Kodiak, Alaska, The Last Frontier. Nulle part ailleurs n’existe un bout de monde qui me fasse tant rêver. Combien de fois m’y suis-je imaginée, à mille milles de toute terre habitée, goûtant aux saveurs de l’instant. Combien de fois me suis-je dit que là-bas, je pourrais vivre de ce temps en suspens, des heures et des heures sur le fil fragile de ce bonheur que l’on capte à même le souffle de l’infiniment petit, pour autant que l’on apprenne à respirer en accord avec le vent du Nord. Un toit, quatre murs, une cabane pour abriter mes rêves. Et au bord de ce lac, la poésie d’une nature sauvage qui n’a de limites que ses forêts à perte de vue. Il y aurait des grizzlys, ça oui, peut-être arriverais-je même à m’y faire (mais j'en doute...). Un bout de monde et toute cette blancheur. Goûter au silence.

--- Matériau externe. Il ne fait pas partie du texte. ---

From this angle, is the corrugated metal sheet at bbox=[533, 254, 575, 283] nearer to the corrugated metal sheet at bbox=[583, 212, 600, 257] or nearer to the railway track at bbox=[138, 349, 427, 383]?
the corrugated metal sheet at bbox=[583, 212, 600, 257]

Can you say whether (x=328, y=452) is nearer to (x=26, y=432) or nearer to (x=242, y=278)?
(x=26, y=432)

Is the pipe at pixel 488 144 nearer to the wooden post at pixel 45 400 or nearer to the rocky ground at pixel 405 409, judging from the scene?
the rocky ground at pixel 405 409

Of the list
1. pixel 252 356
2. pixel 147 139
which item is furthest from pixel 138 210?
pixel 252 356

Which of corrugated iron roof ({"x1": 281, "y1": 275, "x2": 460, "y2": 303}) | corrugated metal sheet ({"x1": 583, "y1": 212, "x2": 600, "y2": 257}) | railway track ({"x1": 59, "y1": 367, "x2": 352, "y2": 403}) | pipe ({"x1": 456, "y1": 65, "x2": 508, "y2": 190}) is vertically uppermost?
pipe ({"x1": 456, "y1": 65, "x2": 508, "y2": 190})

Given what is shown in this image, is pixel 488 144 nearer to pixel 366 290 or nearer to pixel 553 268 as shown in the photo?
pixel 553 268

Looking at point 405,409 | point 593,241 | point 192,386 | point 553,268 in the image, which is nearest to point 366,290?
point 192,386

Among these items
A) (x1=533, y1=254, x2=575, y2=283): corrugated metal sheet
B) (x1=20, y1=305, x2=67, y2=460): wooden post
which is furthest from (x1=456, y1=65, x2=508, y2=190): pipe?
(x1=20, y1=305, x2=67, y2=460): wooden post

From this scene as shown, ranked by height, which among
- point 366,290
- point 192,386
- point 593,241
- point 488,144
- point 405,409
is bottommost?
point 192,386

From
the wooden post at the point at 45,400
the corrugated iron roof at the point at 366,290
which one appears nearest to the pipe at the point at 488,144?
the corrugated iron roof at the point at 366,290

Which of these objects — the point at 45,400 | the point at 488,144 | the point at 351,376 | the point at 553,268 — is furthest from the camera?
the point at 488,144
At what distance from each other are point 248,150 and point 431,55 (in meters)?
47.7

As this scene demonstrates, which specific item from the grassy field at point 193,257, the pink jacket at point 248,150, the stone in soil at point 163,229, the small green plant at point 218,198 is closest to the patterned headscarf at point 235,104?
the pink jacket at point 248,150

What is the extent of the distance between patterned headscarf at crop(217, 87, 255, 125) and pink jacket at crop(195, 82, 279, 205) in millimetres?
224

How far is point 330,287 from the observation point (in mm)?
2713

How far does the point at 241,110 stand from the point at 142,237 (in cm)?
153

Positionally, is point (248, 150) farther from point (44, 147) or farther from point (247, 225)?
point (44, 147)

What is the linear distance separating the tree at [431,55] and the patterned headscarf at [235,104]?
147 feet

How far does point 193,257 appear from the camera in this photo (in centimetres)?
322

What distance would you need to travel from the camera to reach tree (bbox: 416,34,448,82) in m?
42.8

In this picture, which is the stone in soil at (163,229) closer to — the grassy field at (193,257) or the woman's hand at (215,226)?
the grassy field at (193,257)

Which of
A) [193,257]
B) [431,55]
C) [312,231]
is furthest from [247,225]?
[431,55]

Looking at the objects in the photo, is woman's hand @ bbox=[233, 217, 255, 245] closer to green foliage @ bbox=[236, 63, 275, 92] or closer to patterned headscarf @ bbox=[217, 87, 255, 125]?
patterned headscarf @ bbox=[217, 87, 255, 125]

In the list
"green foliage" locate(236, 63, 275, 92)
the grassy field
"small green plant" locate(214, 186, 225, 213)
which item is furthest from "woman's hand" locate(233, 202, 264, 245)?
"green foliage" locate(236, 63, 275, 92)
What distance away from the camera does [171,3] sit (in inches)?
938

« On quitte enfin la terre, je sais déjà que je n’en reviendrai jamais. »
Kodiak, Alaska. Lili en avait aussi rêvé. Elle avait une fougueuse envie d’aller y pêcher la morue, d’apprendre le métier de marin. De tout foutre en l’air et de changer de cap. Qui n’en a jamais rêvés au moins une seule fois? Surtout, ne plus revenir vers cette vie d’avant, se faire passer pour morte s’il le faut. Vivre éternellement dans un bateau, ne plus jamais poser le pied à terre, sous peur de tanguer et de perdre ses repères...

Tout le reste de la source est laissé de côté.